While in Oregon recently I had the opportunity to pick up some 70's era pulp pastiche by Lin Carter.  I bought four Jandar of Callisto books as well as four World's End books.  We'll stick with the end of the world for now.

As I said, I bought four books in Lin Carter's World's End series and those are all that I have read.  Ten, or maybe even eleven, books were planned by the author before falling popularity put an end to his grand designs.  Only six books ended up getting published and they are all out of print.  Check out the titles: The Warrior of World's End, The Enchantress of World's End, The Immortal of World's End, The Barbarian of World's End, etc.

What I was looking for was some outrageous sword and sorcery styled pulp novels -- the kind of fantasy that was published before everyone decided that fantasy wasn't fantasy unless it was a Tolkien knock-off.  After reading the first paragraph of the first novel, I thought I had hit pay dirt.  I mean, check this out:

"At the western end of the Crystal Mountains there flourished in former ages the city of Ardelix.  Once it had been a great center of a race called [the] Hybrids of Phex, but at the end of the period of which I write it had long been abandoned to ruin by the Phexians, who were themselves extinct, having succumbed to the Laughing Plague half an eon earlier."
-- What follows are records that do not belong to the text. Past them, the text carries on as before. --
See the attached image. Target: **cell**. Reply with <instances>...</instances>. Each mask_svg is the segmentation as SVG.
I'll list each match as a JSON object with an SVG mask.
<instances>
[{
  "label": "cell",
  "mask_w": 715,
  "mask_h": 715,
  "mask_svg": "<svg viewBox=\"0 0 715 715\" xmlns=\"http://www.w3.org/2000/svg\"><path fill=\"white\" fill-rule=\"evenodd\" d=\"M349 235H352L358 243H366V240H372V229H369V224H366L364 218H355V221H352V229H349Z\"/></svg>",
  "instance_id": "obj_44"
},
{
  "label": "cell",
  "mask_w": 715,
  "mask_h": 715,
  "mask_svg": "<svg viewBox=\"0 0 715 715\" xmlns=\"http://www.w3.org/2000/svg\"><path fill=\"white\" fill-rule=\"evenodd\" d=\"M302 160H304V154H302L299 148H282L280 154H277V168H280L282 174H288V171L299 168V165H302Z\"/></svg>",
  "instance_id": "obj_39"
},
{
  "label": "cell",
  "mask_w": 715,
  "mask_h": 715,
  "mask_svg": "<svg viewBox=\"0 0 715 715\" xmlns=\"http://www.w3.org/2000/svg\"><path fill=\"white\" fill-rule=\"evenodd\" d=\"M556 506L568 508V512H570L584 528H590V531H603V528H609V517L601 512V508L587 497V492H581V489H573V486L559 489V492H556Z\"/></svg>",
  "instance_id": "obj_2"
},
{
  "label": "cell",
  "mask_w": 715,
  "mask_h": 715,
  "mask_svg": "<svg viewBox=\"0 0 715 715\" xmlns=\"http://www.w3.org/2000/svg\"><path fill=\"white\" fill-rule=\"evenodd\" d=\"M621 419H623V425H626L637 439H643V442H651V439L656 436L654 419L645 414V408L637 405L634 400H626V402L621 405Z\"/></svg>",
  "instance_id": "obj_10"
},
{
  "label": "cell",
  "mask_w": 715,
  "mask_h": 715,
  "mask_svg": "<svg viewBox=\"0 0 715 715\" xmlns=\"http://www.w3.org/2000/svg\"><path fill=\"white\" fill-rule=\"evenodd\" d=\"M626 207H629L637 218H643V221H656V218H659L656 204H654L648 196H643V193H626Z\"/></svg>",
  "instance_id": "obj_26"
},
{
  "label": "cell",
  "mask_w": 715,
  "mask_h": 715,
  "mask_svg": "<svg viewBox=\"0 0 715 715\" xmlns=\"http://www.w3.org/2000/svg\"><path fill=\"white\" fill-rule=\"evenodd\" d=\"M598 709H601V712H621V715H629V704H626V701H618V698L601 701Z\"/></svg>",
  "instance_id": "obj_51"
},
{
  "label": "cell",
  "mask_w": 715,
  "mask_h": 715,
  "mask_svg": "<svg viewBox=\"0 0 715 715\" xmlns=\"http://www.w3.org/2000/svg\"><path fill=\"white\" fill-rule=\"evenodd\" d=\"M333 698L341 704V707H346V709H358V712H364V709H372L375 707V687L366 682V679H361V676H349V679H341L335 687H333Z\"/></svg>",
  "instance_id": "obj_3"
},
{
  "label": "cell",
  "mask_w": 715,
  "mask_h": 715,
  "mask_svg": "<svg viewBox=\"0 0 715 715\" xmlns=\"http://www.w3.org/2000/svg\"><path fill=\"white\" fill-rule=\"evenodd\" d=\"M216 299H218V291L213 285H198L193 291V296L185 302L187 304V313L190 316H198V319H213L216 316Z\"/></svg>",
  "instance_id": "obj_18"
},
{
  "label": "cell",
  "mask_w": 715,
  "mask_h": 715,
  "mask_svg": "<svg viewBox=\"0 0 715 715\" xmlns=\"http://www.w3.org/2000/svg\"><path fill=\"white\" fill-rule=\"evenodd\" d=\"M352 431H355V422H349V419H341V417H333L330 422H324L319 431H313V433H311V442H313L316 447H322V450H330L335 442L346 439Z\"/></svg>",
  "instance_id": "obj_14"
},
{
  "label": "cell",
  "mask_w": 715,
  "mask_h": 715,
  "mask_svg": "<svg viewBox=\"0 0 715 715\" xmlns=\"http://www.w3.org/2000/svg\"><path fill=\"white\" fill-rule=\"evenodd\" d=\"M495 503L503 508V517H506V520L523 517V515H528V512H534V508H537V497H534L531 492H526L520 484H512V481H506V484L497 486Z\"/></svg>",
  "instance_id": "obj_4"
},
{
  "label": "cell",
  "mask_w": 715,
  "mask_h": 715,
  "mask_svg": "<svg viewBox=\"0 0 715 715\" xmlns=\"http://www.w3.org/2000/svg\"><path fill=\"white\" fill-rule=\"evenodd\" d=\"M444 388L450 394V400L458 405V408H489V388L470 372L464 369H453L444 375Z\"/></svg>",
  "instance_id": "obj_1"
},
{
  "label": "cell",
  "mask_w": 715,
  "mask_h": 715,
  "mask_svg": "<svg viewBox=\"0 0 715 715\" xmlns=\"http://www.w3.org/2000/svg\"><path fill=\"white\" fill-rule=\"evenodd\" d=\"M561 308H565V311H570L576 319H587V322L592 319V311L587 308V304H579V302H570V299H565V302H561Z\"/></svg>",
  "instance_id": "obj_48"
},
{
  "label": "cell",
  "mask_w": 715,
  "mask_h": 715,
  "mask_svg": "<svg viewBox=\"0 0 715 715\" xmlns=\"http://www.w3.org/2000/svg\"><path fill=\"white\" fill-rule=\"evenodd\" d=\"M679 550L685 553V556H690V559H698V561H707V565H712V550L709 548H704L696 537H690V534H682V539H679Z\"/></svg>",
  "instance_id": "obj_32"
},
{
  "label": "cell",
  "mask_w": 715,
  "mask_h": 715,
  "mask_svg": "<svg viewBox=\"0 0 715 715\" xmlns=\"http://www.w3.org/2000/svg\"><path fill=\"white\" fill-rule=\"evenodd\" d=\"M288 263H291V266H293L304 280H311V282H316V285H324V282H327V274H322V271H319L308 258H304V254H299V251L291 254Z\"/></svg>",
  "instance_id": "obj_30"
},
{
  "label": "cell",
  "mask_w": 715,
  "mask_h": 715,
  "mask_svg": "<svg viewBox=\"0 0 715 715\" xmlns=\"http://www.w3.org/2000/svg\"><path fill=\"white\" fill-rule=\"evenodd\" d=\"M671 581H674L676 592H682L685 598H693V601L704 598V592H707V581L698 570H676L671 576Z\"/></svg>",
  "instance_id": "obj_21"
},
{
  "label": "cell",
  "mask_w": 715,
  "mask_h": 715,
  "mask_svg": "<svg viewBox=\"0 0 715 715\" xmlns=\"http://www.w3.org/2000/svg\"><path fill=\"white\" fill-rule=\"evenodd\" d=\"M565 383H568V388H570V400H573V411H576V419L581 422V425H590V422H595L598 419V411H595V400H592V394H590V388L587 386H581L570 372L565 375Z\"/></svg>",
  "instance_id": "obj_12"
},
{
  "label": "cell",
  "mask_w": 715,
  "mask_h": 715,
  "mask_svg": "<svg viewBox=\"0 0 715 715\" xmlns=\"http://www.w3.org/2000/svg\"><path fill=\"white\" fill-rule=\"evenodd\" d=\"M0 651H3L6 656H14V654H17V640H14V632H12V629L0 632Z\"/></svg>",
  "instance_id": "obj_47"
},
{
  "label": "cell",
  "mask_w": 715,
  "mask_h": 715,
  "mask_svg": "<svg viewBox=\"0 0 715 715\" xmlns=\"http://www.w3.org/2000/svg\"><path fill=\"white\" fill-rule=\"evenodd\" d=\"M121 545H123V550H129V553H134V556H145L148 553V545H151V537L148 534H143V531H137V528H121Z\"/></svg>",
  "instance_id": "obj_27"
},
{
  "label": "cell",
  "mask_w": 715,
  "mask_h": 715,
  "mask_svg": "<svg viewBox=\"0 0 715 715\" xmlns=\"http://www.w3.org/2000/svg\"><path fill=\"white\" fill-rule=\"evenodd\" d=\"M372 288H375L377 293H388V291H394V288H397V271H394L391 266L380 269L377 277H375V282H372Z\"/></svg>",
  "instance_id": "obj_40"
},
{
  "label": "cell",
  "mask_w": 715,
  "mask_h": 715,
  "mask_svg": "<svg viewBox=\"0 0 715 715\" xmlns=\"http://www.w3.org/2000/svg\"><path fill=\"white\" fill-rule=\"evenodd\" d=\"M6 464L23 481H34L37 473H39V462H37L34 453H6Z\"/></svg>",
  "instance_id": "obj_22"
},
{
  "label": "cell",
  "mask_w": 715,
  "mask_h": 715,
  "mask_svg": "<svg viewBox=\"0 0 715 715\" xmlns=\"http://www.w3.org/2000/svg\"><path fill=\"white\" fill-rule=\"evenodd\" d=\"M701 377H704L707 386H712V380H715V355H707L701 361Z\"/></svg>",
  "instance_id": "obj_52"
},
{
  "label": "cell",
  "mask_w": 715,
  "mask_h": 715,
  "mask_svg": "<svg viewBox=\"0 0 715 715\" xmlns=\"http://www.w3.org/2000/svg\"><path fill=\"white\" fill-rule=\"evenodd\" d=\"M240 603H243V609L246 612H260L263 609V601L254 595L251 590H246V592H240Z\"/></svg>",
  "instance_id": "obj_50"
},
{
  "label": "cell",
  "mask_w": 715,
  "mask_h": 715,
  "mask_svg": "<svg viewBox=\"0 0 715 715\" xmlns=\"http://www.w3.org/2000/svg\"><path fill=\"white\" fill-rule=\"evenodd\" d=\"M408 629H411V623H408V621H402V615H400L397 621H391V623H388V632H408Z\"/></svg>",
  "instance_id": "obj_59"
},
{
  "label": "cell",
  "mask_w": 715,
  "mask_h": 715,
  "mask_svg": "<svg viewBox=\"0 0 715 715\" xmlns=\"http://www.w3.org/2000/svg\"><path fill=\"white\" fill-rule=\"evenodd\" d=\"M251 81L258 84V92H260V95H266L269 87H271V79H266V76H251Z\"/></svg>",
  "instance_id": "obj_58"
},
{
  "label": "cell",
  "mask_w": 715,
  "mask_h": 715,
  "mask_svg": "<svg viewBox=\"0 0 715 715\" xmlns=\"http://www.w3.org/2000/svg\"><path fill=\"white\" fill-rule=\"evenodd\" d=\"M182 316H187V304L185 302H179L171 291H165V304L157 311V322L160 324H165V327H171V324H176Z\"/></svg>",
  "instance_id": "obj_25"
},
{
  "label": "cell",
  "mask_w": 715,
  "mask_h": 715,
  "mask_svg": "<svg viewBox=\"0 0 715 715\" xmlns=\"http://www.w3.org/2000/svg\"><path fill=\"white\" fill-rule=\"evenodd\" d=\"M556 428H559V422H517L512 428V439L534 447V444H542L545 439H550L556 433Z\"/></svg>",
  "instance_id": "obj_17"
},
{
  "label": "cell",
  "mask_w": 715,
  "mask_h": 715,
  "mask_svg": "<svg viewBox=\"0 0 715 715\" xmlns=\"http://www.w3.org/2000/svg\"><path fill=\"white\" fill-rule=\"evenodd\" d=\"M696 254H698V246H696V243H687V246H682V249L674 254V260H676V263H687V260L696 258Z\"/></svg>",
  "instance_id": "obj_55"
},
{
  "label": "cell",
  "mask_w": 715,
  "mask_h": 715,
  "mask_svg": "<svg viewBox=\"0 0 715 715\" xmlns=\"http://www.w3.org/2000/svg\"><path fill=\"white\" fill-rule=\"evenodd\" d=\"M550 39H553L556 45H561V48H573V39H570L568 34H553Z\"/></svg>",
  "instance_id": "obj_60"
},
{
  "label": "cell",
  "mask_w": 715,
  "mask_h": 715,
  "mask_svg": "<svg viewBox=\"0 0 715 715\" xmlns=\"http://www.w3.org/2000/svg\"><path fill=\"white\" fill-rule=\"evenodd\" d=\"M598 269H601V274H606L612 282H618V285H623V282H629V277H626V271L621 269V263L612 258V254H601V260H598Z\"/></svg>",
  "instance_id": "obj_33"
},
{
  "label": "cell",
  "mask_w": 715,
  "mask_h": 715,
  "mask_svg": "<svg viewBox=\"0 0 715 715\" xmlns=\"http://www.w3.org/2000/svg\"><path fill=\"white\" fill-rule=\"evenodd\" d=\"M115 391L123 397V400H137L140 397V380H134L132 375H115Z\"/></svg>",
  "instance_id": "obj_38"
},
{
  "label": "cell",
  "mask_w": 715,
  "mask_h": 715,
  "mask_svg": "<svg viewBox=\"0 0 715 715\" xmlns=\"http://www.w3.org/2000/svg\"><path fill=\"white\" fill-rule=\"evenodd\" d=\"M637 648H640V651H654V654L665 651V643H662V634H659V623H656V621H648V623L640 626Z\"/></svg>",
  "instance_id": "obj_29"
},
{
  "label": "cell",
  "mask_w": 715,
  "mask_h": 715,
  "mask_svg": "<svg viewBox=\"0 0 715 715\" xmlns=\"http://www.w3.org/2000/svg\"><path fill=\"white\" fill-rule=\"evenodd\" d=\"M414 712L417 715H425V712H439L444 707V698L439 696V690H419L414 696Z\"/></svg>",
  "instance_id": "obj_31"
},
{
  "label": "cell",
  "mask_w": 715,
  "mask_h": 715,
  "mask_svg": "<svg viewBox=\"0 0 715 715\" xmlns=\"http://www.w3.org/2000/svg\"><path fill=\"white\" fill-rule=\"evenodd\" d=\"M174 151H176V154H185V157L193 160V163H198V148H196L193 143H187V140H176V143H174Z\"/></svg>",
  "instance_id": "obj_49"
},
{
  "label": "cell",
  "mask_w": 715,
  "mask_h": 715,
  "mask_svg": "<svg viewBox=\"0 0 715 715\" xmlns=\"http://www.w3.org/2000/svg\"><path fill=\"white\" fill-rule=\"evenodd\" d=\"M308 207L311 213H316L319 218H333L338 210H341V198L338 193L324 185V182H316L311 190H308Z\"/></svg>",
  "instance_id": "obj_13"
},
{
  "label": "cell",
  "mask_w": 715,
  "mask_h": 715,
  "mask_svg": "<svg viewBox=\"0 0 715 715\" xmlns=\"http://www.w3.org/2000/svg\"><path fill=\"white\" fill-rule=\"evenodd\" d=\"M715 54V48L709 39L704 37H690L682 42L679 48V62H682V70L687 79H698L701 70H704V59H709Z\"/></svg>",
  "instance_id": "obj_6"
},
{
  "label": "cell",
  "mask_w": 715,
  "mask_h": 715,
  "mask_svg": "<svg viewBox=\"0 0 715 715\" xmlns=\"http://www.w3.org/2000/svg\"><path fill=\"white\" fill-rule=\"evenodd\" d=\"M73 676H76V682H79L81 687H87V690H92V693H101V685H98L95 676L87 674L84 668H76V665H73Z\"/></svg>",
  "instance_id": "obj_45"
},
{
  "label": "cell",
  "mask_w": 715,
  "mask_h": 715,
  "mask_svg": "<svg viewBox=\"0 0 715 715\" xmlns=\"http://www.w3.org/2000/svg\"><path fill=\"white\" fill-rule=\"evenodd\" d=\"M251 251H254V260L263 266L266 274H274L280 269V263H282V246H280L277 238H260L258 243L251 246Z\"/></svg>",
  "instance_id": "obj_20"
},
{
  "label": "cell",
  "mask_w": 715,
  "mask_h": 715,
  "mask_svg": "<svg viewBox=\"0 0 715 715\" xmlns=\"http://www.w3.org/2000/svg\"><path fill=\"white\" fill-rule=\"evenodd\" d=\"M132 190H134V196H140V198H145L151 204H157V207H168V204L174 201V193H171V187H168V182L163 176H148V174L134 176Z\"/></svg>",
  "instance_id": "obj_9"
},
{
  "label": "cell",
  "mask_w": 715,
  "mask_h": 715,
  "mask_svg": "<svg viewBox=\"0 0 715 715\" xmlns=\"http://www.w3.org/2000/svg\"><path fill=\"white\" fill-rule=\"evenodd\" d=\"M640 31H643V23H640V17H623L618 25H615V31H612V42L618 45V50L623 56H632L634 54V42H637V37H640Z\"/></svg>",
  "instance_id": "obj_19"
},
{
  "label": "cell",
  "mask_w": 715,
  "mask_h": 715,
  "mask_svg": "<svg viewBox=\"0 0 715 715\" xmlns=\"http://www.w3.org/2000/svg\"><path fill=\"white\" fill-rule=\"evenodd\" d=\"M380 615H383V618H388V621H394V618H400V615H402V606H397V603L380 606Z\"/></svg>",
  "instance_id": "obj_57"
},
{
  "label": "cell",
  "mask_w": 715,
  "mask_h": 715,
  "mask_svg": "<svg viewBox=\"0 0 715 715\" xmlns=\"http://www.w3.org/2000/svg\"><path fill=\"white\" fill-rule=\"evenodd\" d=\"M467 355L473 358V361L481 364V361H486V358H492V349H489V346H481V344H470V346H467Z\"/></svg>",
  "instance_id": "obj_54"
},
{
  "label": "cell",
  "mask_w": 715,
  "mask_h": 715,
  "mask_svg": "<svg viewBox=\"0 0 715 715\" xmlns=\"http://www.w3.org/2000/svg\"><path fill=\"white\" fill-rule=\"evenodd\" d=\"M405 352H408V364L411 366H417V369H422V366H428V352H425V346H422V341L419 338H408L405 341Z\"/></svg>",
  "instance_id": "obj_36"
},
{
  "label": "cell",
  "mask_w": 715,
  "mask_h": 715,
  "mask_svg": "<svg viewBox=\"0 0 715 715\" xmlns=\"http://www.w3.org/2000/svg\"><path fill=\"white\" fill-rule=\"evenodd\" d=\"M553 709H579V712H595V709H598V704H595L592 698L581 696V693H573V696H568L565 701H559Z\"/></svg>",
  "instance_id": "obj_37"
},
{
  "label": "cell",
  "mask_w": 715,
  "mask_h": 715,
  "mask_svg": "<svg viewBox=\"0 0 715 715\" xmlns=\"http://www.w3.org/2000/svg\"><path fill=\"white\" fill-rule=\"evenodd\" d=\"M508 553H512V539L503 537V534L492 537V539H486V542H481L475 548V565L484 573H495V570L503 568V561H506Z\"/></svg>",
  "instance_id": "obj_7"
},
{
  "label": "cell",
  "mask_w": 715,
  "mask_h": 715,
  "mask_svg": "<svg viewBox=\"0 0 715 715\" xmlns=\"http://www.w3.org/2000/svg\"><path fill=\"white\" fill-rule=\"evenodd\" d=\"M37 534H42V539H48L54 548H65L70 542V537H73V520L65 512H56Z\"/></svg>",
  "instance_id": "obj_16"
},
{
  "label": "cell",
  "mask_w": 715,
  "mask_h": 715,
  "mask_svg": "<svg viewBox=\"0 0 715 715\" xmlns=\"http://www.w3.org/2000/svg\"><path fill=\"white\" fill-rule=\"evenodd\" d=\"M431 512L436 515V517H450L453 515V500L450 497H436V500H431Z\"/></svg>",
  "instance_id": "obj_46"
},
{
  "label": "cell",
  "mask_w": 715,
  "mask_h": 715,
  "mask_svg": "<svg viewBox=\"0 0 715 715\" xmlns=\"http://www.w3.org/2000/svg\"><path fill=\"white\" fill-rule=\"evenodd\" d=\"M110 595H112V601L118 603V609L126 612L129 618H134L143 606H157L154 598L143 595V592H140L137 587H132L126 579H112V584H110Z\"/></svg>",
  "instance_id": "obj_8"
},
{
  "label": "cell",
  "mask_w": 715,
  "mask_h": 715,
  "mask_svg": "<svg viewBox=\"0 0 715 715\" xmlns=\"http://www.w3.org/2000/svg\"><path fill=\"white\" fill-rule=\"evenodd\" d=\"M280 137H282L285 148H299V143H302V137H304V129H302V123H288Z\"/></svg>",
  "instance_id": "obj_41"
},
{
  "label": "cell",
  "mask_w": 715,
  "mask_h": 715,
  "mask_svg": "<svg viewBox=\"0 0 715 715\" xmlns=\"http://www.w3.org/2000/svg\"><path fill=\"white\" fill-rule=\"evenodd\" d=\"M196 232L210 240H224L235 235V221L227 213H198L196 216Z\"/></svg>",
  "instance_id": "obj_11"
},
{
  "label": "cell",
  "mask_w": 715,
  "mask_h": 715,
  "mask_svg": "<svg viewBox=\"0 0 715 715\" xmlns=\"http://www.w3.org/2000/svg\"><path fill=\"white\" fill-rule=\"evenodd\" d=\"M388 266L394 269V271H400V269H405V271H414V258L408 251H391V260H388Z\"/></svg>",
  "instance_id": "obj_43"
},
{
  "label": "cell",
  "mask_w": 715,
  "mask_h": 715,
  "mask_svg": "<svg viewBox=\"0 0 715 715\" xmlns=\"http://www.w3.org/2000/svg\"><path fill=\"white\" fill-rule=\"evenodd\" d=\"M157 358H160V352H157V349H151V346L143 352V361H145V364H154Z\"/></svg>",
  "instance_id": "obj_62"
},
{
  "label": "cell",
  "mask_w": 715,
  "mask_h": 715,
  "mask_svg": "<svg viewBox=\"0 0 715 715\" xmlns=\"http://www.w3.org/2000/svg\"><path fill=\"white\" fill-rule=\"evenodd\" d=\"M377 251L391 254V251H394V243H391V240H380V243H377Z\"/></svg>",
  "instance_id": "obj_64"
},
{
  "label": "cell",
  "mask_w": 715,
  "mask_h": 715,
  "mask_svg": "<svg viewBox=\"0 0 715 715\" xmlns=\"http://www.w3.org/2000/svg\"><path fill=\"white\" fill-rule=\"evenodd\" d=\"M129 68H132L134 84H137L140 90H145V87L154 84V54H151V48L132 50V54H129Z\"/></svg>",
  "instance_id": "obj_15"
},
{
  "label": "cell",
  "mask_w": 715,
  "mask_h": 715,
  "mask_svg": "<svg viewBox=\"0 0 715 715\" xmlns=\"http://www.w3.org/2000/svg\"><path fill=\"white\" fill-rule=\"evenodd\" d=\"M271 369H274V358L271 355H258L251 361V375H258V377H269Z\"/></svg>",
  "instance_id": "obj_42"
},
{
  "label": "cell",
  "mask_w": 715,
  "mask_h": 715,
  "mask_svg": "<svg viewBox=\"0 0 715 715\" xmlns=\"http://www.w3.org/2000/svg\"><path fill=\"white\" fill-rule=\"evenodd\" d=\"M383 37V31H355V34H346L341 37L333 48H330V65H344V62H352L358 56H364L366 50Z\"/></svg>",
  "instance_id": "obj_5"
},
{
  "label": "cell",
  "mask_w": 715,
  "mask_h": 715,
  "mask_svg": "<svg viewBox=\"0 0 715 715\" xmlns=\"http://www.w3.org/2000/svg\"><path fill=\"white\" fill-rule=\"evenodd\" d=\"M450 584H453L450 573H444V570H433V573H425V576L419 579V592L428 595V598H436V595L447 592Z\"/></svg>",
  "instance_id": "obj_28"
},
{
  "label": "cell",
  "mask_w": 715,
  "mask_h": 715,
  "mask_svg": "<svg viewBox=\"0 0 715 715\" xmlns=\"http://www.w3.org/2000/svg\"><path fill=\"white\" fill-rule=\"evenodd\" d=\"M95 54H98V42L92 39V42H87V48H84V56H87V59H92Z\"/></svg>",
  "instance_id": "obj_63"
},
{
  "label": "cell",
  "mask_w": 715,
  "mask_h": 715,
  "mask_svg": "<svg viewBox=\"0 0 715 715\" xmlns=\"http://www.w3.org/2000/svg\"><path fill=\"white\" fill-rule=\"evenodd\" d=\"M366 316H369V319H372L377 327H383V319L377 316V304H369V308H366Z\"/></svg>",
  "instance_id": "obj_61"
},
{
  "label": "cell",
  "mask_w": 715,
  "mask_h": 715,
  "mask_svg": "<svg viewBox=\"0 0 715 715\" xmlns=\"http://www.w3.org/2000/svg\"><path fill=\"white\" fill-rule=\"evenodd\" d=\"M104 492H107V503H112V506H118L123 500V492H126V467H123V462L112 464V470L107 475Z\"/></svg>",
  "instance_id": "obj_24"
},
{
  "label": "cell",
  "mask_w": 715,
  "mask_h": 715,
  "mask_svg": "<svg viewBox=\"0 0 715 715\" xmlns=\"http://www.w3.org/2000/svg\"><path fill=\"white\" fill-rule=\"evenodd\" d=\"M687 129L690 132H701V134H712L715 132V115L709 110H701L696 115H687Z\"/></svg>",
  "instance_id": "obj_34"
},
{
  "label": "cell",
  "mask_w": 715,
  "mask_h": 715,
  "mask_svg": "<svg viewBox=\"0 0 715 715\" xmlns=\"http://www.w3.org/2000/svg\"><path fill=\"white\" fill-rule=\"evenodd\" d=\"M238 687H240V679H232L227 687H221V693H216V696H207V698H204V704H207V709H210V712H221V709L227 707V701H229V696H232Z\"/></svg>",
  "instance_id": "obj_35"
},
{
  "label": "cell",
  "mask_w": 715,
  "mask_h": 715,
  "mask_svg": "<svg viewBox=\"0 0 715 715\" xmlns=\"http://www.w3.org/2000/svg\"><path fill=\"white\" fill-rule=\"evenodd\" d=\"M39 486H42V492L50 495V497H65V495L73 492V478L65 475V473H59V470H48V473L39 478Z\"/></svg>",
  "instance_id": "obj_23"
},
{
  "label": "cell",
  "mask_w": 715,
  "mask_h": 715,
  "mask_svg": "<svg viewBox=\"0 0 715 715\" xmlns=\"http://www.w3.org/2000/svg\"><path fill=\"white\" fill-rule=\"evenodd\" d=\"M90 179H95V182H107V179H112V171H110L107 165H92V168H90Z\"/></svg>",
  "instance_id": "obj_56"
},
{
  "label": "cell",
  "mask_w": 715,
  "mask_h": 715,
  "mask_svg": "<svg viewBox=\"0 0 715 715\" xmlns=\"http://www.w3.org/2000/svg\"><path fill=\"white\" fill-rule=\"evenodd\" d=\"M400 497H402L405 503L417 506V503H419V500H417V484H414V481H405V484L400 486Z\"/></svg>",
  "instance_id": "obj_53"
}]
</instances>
It's these kind of descriptions that provide what delight these books have to offer.  The book is set 700,000,000 years in the future on Earth's last great super-continent Gondwane.  Most of the world has succumbed to barbarism.  The moon is slowly falling and is much larger in the night sky.  The sun is dying and burns with a dimmer golden light.  You have floating islands, vast plains of purple grass, flying castles, giant tiger men, androids with silver hair, mechanical birds, and -- my favorite -- an entire mountain range thousands of feet high carved into cyclopean statues by a race of beings so obsessed with their morality that they felt the need to build a monument that would last until after the Sun burned out.

Alas, the characters are wafer thin, the plot is all camp, and anytime our band of heroes gets into an impossible jam, some deus ex machina device pulls them from the jaws of defeat before they can break a sweat.  They pale in comparison to "classic" pulp fiction which at least managed to maintain a pulse pounding thread of action and adventure throughout the narrative.  There's nothing to these books but the scenery, but at times that's enough to make them worthwhile.